▸ **Selected extract**
=======

I can't confirm that it's fixed in beta an example. If we can be sure it's fixed, I'll do the prod part too.

@matmarex: One of users has suggested we remove the tailorings and leave it to the ICU. What do you think?

I do not see how that would help. (Although I also do not see why the current approach did not actually work…) Unless you mean actually switching from uca-fa to uca-default or something like that?

I spent some time today setting up a Ubuntu 14 virtual machine with ICU 52 to test this. It doesn't work because the "Remove duplicate prefixes" code in IcuCollation is still removing the letters, because the primary sortkey for ء is still a prefix of the tertiary sortkeys for ا and و.

Change 329493 had a related patch set uploaded (by Bartosz Dziewoński):
CollationFa: Third time's the charm

https://gerrit.wikimedia.org/r/329493

Huji added a subscriber: Huji.Dec 28 2016, 5:30 PM

Change 329493 merged by jenkins-bot:
CollationFa: Third time's the charm

https://gerrit.wikimedia.org/r/329493

Mentioned in SAL (#wikimedia-releng) [2017-01-07T10:17:26Z] <Amir1> ladsgroup@deployment-tin:~$ mwscript updateCollation.php --wiki=fawiki (T139110)

Okay, I cleaned the cache as much as possible. Pages with one letter get into their right place but pages with more than one letter stay under incorrect one: here's the example. I even made a new page to be sure it's not because of caching.

=======

▸ **Given information**
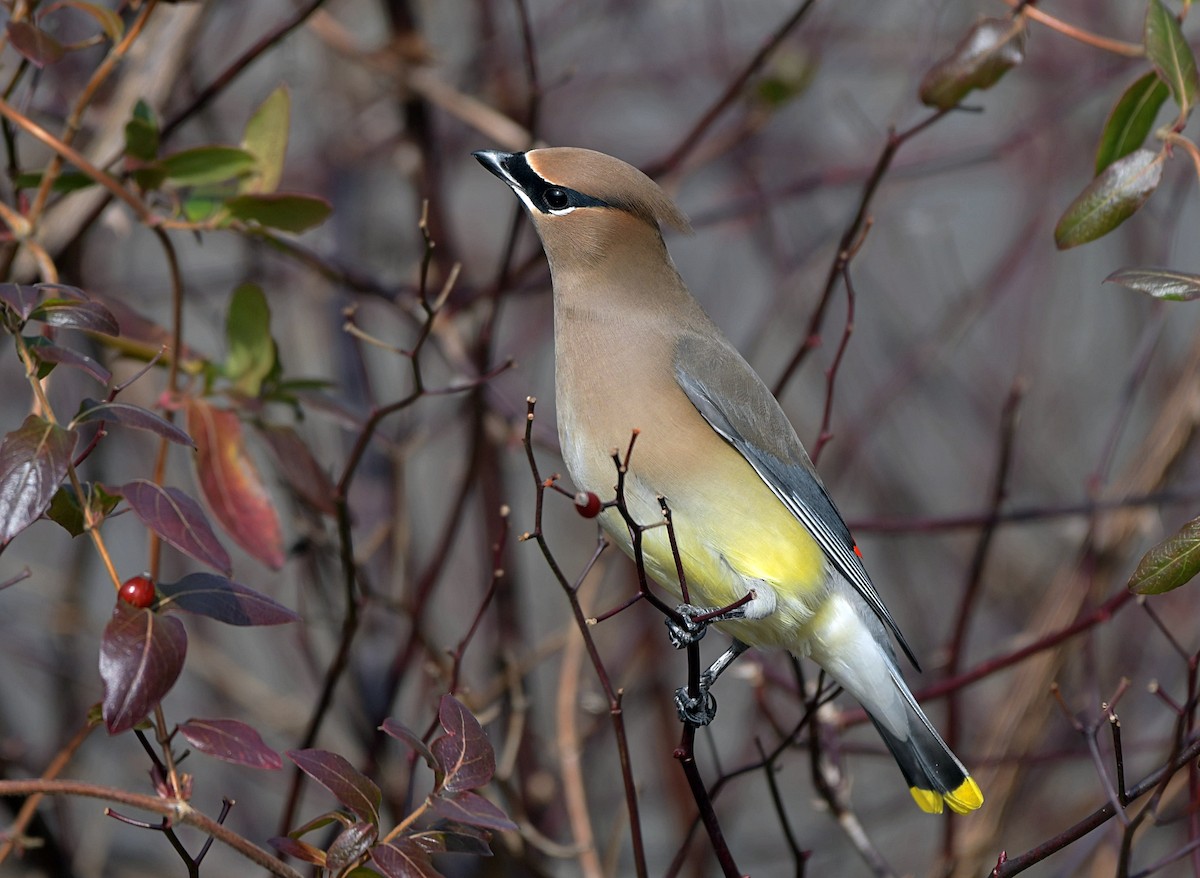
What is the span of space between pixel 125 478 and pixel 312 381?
2210mm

=======

▸ **The tasks**
1 – From the collation thread, reproduce the passage that begins at the words "Huji added a" and stops after "updateCollation.php --wiki=fawiki (T139110)".
2 – Answer these from the collation thread:
(a) Which ICU version was installed on the Ubuntu 14 virtual machine set up for testing?
(b) What change number carried the patch titled "CollationFa: Third time's the charm"?
(c) What did one of the users suggest removing?

▸ **Answers in order**
1 –
Huji added a subscriber: Huji.Dec 28 2016, 5:30 PM

Change 329493 merged by jenkins-bot:
CollationFa: Third time's the charm

https://gerrit.wikimedia.org/r/329493

Mentioned in SAL (#wikimedia-releng) [2017-01-07T10:17:26Z] <Amir1> ladsgroup@deployment-tin:~$ mwscript updateCollation.php --wiki=fawiki (T139110)

2 –
(a) ICU 52
(b) 329493
(c) The tailorings